# Coin tossing and adversary resistant priors

Hello, it’s your old friend the genie who likes to reify implausible thought experiments!

Here’s a giant pile of gold. Want it? Good. Congratulations! It’s yours!

But before you go, lets play a game.

The game works as follows: Pick a coin from the pile and toss it. If it comes up heads, I’ll give you a wish. If it comes up tails, the coin disappears in a puff of smoke.

The wishes are pretty great. There are a few provisos, but it’s still a pretty sweet deal. Certainly you could wish for more gold than is in that pile over there, but there’s other way cooler things you can wish for.

You don’t get to resume the game though. Once you decide to stop playing it you’ve stopped and all you have to show for it is however many coins you have left.

Got it? Good. Let’s begin.

You pick a coin off the pile and toss it. It comes up tails. You pick another one. Tails.

Tails, tails, tails, tails, tails.

How many coins do you toss before you stop playing?

The game was obviously always going to be rigged. The genie doesn’t care about physics so it can bias a coin if it wants to.

The only question is how rigged?

Let’s also assume that the utility value of a wish is a lot greater than the utility value of the whole pile of gold. Say 10 times greater, or 100 times. It doesn’t really matter.

The conjugate prior for a coin tossing model is some proper Beta distribution. Say $$\mathrm{Beta}(\alpha, \alpha)$$.

Under this model unless we’re very careful with our choice of $$\alpha$$, by choosing the probability adversarially, the Genie can force either one of two things to happen:

1. You walk away from a perfectly reasonable chance of getting a wish.
2. You spend all your money without ever getting a wish.

Suppose you’ve tossed $$n$$ coins and still not seen a heads. Your posterior distribution is now $$\mathrm{Beta}(\alpha, \alpha + n)$$. This means that your subjective probability that your next coin toss will come up heads is the expectation of this distribution, which is $$\frac{\alpha}{\alpha + n}$$.

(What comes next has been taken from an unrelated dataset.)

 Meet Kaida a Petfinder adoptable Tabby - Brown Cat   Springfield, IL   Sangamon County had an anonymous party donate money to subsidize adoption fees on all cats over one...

In particular if $$W$$ is the utility value of a wish as a multiple of the utility value of a single coin, you will keep tossing coins as long as $$W \frac{\alpha}{\alpha + n} > 1$$, or equivalently as long as $$n < \alpha (W – 1)$$.

So say we want to keep $$m < n$$ of our coins in this case. Then we want $$m \geq \alpha (W -1)$$, or $$\alpha \leq \frac{m}{W – 1}$$.

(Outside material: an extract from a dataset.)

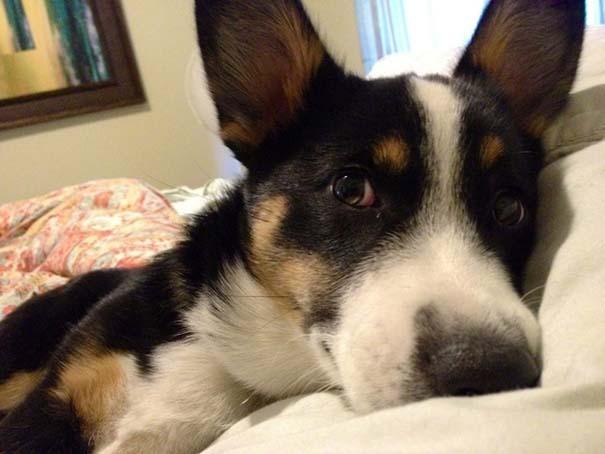 Σκύλοι που ανυπομονούν να ξυπνήσεις (13)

If $$W \gg n$$ (the wish is much more value than the pile) then $$\frac{n}{W – 1} \ll 1$$, so unless $$\alpha$$ is very small you will spend all your money when given a completely rigged coin.

Now suppose we are given an unbiased coin that just happens to turn up tails the first time. If $$\alpha$$ is too low we immediately go “WTF hax this game is rigged” and bail out. It would be nice to not walk away from the wish with 50% probability given a perfectly normal coin.

So suppose we don’t want to stop in our first $$k$$ coins. We might choose, say, $$k = 20$$ so that the probability of that happening on an unbiased coin is only about 1 in a million.

So from this we want the opposite condition. So our constraints are $$\frac{k}{W – 1} \leq \alpha \leq \frac{m}{W – 1}$$.

i.e. our $$\alpha$$ is entirely constrained to lie in a range defined by what we’re prepared to waste in adversarial conditions.

But this means the Bayesian approach has told us basically nothing! We might as well just pick a number of coins that we’re prepared to sacrifice up front and then just play to that point.

The problem is that we’ve chosen the prior without concern for the fact that the probability might have been adversarially chosen, so as a result it doesn’t help us much with those conditions.

It’s also more than a little bit odd to try to control our confidence in a prior based on the value of the wish and our behaviour under circumstances that the prior doesn’t really account for well at all.

So lets choose a different prior. It won’t be conjugate to the problem, but that’s OK. It’ll just make calculations slightly fiddlier.

Lets assign some non-zero probability $$q$$ to the notion that the genie is just a dick and has given us a rigged game that we never win. Our prior is now a mixture of two models: Under the first, the coin never shows heads. Under the second, the behaviour is the same as before and it has a probability of heads drawn from a beta prior. The probability of the first is $$p$$. Call the first event $$R$$ and the second $$U$$.

Under a uniform prior the probability of seeing $$k$$ tails in a row is $$\frac{1}{1 + k}$$. Under the rigged model it is $$1$$.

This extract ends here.